Youth, Autism, and Manga as a Visual Language
March 24, 2022
Wall Scholars Anamaria Richardson (Medicine, UBC) and Khanh Dao Duc (Mathematics, UBC), along with Wall Associate Cristina Conati (Computer Science, UBC), are collaborating on a study that will provide some of the first research to ascertain if there is any affinity to reading manga by youth with autism and to appreciate if there are differences in how youth read manga.

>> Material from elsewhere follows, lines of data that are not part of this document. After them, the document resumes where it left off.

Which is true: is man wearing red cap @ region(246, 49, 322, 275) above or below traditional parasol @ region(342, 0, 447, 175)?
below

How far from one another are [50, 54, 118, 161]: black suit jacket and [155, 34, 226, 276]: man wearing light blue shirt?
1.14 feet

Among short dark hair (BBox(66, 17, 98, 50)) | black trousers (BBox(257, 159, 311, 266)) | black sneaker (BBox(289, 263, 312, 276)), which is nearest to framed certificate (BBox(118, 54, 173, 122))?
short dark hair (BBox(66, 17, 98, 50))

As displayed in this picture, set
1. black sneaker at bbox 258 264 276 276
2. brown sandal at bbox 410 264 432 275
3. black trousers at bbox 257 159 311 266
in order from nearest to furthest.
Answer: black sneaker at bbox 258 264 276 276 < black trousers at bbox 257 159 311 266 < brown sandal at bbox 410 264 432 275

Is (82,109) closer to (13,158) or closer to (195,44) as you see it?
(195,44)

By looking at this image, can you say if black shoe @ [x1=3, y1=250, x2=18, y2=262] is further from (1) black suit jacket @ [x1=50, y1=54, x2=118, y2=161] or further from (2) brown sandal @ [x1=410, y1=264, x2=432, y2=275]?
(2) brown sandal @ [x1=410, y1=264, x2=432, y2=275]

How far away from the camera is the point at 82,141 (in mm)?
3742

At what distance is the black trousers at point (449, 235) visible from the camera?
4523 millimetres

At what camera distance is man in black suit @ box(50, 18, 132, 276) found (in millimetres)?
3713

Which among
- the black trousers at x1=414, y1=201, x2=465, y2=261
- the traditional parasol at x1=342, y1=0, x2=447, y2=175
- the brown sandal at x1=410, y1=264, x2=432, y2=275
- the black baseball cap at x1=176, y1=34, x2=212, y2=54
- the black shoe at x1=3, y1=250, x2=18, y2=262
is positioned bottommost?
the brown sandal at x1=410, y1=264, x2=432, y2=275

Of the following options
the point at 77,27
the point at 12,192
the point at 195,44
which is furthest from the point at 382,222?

Dr. Richardson works with many youth with high-functioning autism in her pediatric practice and has observed an apparent affinity to reading manga and watching anime in these youth. There’s long been a perceived relationship between manga and autism, so much so that some resources for educators even suggest manga-based supports or clubs to create inclusive environments for people with autism. However, until now there’s been no specific research resolving whether the relationships exists.
“This study could lead to a further understanding of the cognitive impact of autism on reading,” says Dr. Richardson. “It could also allow for potential objective measure for diagnostic purposes, and use of manga for communication or interventions.”
The study will use eye tracking (ET) technology and leverage its metrics, to identify if there is any specific affinity to reading manga in high functioning autistics, and if reading manga differs between neurodiverse (high functioning autism) and neurotypical youth. ET is a non-invasive technique that measures the gaze of a participant to capture a number of variables such as duration of fixation, re-fixation (go-backs), saccades, blinking, pupillary response.
The Wall Scholars plan to recruit 20 youth (13-17) with high-functioning autism, and 20 youth without autism, to participate in the study by reading a manga comic displayed on a monitor connected to an eye tracking device for 10-15 minutes. Comparative statistical analysis wil then allow them to assess any differences between the studied groups.
“We’re pleased to be collaborating with Dr. Conati,” says Dr. Dao Duc. “She’s provided access to several Tobii pro eye trackers in her lab, as well as support with the technical aspects of data collection for this study.”